In my opinion, there are three points to start with at which Aristotle's conceptualisation of an 'ideal narrative' cannot be applied to reading hypertext in our postmodern era:
- Aristotle had a very 'biological' idea of the connection between the narrative and the reader: as if the events in a narrative where somehow materially injected in certain parts of the brain or nerve system of the spectator/listener. The reader is thus regarded as some biological 'constant', which is an allusion that no longer holds in our era where readers are highly differentiated on axes like age, gender, ethnicity and geographical location.
- Similarly, Aristotle regarded the context or intertext of a narrative as mostly 'constant'. His concepts are very situated in the specific historical and geographical space of Greece some 2000 years ago.
- Therefore, his idea of 'mimesis' as a truthful reflection of 'reality' therefore also cannot hold since today it would make more sense to talk of 'multiple realities' for different readers. The reader activity and background therefore
becomes much more important in thinking about what happens when hypertext narratives are 'read'.
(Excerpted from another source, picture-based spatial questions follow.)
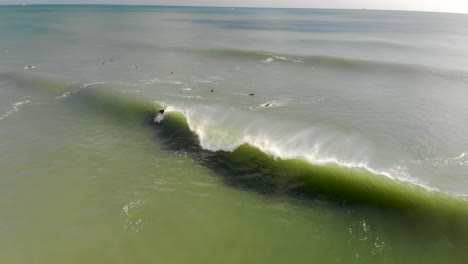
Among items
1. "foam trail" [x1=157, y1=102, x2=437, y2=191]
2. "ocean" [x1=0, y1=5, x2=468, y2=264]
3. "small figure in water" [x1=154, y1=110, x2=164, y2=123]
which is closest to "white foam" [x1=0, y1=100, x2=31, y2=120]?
"ocean" [x1=0, y1=5, x2=468, y2=264]

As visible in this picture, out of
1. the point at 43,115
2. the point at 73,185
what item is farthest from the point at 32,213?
the point at 43,115

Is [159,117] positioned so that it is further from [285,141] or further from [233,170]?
[285,141]

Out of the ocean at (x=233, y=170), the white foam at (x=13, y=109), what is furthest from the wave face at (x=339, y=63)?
the white foam at (x=13, y=109)

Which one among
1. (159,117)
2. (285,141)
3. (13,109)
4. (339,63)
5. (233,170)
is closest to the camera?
(233,170)

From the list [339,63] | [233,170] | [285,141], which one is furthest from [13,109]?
[339,63]

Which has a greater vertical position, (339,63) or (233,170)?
(339,63)

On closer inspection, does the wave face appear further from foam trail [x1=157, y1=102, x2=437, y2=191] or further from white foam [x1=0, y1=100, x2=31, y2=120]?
white foam [x1=0, y1=100, x2=31, y2=120]

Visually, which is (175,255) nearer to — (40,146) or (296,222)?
(296,222)

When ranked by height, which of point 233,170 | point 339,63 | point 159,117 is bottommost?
point 233,170

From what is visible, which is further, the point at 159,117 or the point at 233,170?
the point at 159,117

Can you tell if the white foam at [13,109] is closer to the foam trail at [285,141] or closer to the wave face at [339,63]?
the foam trail at [285,141]
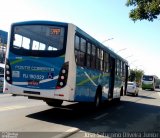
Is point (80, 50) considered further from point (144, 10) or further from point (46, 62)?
point (144, 10)

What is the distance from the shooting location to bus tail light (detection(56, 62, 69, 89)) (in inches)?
457

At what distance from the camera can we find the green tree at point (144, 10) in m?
15.2

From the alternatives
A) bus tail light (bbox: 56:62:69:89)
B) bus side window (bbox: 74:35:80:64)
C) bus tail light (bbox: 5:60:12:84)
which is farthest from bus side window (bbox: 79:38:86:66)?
bus tail light (bbox: 5:60:12:84)

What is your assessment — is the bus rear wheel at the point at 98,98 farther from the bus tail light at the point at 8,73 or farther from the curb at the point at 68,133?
the curb at the point at 68,133

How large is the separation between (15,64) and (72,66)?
210 cm

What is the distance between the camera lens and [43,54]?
39.3 feet

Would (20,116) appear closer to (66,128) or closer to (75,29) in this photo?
(66,128)

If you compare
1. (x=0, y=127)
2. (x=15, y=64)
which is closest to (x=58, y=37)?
(x=15, y=64)

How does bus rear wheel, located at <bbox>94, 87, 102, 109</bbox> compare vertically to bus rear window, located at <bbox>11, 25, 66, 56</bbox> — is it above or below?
below

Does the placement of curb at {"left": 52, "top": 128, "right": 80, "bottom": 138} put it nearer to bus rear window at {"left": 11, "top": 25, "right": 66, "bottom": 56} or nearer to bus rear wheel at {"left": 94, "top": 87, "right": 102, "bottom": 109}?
bus rear window at {"left": 11, "top": 25, "right": 66, "bottom": 56}

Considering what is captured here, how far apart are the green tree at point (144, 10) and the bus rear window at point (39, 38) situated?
17.3 ft

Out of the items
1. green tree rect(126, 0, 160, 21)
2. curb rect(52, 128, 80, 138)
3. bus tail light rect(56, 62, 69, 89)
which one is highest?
green tree rect(126, 0, 160, 21)

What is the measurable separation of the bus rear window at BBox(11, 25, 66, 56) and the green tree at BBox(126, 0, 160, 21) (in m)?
5.27

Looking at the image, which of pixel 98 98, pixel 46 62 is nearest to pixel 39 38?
pixel 46 62
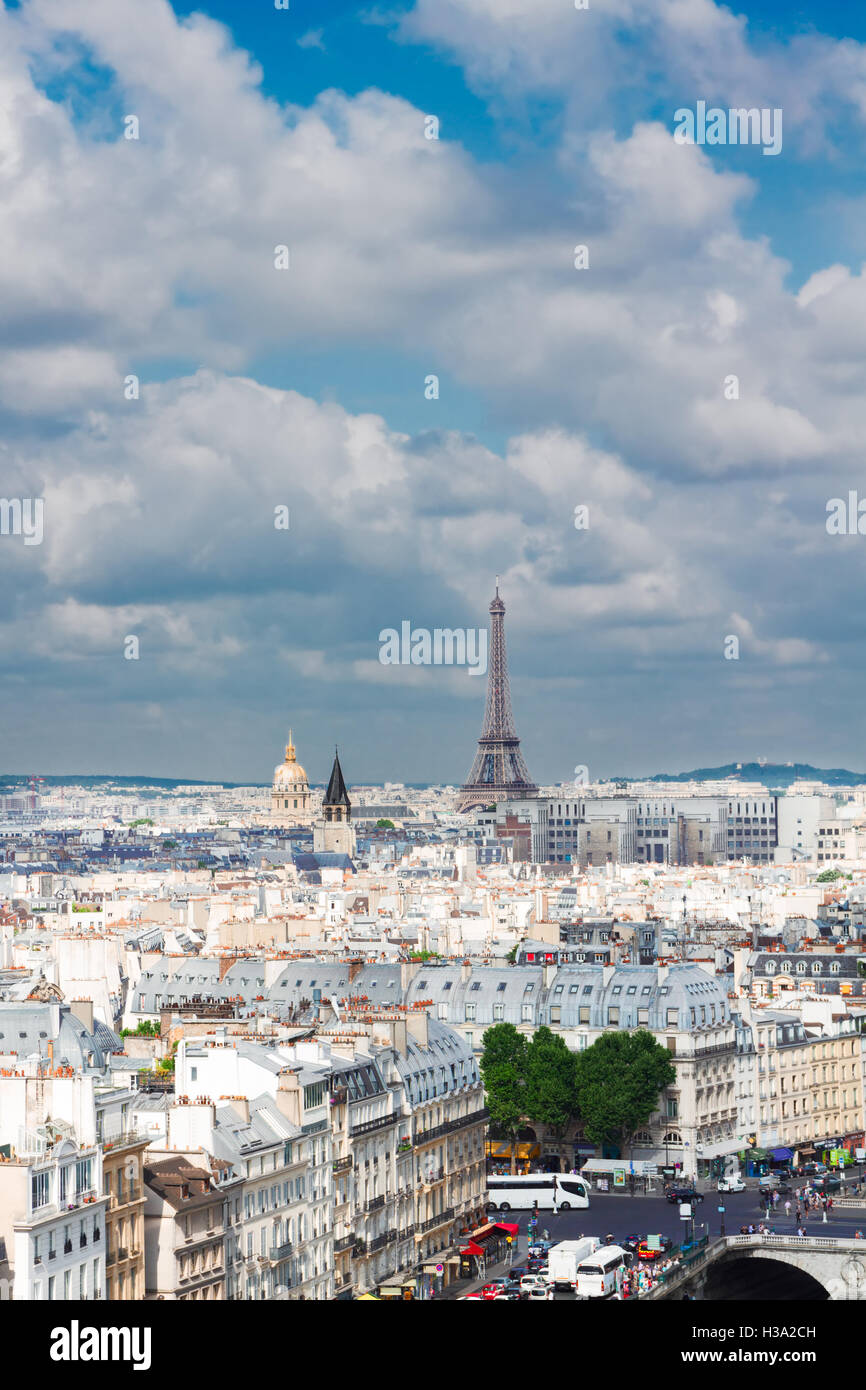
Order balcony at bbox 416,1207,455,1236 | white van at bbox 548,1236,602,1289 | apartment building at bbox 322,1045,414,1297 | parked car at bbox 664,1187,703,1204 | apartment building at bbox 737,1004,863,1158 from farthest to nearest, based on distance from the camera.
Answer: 1. apartment building at bbox 737,1004,863,1158
2. parked car at bbox 664,1187,703,1204
3. balcony at bbox 416,1207,455,1236
4. apartment building at bbox 322,1045,414,1297
5. white van at bbox 548,1236,602,1289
We would therefore need to transform these notions into a set of rules that are more applicable to our age, and thus regard the reader(s) of hypertext, as well as the intertextual/contextual surroundings of a docuverse as all being variable texts (see figure 1).
It would thus from the outset be better to talk about 'mimeses' instead of mimesis. Furthermore, the idea of a rigid begin, middle and end in hypertext will not hold, because the strength of hypertext lies exactly in the emphasis on multiple readers who will plunge in where they want to.
This does not mean that there is no begin, middle and end in a docuverse though; as The "Reconfiguring Narrative" in Hypertext 2.0 poses, "Linearity .. then becomes a quality of the individual reader's experience.." (p.184), these attributes will be assigned by the docuverse's reader(s) and will thus be variable, but still there.